» Exercise instructions:
The word to look for is "burst". Report every line of the entries below that has it.

» Data section:
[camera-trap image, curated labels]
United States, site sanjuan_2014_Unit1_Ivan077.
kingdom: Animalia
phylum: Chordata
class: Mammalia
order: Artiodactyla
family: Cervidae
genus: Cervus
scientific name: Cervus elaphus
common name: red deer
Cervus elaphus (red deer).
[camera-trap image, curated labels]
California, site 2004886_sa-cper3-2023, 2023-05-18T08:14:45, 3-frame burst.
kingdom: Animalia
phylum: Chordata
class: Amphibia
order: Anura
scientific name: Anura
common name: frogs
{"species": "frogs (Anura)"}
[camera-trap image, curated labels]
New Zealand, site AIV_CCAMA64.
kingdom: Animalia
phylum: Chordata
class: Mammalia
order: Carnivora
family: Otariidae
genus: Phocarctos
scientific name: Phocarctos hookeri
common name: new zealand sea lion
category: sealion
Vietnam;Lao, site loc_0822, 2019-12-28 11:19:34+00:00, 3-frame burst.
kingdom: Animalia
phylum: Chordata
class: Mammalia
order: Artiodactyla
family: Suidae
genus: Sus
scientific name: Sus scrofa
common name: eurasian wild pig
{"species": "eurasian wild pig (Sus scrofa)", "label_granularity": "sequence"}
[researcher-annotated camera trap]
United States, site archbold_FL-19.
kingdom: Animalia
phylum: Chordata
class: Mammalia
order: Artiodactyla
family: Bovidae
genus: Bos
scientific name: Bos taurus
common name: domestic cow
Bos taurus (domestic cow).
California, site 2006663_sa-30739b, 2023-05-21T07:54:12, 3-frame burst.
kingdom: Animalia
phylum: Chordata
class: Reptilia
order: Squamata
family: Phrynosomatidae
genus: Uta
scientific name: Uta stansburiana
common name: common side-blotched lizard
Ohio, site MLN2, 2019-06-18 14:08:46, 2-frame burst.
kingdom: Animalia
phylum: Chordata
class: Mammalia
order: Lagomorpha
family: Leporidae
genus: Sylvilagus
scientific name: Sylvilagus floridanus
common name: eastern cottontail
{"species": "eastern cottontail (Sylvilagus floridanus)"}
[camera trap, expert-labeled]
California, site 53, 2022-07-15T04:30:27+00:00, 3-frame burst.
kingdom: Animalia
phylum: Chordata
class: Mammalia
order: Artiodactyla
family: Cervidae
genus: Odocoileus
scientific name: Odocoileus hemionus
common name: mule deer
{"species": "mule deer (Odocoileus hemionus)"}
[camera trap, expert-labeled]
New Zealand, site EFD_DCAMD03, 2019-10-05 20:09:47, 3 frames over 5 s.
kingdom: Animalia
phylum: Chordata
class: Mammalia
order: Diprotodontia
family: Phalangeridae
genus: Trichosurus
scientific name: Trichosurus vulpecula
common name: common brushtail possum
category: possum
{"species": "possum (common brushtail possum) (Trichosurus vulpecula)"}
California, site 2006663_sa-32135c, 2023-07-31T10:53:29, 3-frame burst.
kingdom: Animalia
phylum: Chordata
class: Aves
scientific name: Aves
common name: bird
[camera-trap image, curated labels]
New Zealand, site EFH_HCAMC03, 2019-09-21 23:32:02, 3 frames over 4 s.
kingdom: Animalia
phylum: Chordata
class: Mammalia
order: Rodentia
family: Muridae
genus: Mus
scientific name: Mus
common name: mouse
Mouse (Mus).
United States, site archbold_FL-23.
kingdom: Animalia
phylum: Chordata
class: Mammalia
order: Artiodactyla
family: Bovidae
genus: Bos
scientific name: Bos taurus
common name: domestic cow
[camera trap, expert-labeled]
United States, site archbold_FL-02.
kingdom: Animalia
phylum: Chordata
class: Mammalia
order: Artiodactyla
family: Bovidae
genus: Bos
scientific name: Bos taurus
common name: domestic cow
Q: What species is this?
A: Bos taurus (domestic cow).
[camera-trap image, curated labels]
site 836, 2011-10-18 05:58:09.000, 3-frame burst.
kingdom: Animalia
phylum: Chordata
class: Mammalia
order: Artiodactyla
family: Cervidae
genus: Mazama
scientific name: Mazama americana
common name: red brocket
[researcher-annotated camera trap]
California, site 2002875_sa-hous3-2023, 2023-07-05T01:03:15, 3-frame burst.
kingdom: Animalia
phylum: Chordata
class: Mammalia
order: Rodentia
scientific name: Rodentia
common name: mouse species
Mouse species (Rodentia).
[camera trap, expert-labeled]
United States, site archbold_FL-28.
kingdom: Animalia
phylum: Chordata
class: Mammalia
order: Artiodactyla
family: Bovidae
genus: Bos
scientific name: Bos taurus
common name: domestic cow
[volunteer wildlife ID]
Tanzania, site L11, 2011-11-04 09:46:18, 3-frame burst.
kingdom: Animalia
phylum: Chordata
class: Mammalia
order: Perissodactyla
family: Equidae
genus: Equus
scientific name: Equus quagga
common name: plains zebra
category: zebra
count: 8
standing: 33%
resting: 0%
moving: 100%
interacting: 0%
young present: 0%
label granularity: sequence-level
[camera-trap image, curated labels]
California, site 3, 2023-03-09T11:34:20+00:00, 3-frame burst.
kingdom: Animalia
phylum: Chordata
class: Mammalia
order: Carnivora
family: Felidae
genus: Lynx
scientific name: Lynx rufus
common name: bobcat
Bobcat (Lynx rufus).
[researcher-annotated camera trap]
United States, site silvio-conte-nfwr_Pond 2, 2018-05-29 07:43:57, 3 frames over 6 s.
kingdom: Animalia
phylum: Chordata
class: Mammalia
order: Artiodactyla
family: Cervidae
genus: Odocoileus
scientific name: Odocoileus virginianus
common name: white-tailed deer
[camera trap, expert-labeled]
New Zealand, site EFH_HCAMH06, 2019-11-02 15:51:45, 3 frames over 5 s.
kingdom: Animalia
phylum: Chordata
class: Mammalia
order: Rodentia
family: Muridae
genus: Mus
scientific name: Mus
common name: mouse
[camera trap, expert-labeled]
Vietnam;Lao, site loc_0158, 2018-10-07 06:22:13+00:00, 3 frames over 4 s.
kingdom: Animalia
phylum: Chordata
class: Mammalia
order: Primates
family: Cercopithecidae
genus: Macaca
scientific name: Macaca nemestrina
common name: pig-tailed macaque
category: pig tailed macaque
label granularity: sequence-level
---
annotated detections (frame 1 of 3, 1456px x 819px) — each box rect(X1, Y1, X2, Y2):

» Response below:
California, site 2004886_sa-cper3-2023, 2023-05-18T08:14:45, 3-frame burst.
Vietnam;Lao, site loc_0822, 2019-12-28 11:19:34+00:00, 3-frame burst.
California, site 2006663_sa-30739b, 2023-05-21T07:54:12, 3-frame burst.
Ohio, site MLN2, 2019-06-18 14:08:46, 2-frame burst.
California, site 53, 2022-07-15T04:30:27+00:00, 3-frame burst.
California, site 2006663_sa-32135c, 2023-07-31T10:53:29, 3-frame burst.
site 836, 2011-10-18 05:58:09.000, 3-frame burst.
California, site 2002875_sa-hous3-2023, 2023-07-05T01:03:15, 3-frame burst.
Tanzania, site L11, 2011-11-04 09:46:18, 3-frame burst.
California, site 3, 2023-03-09T11:34:20+00:00, 3-frame burst.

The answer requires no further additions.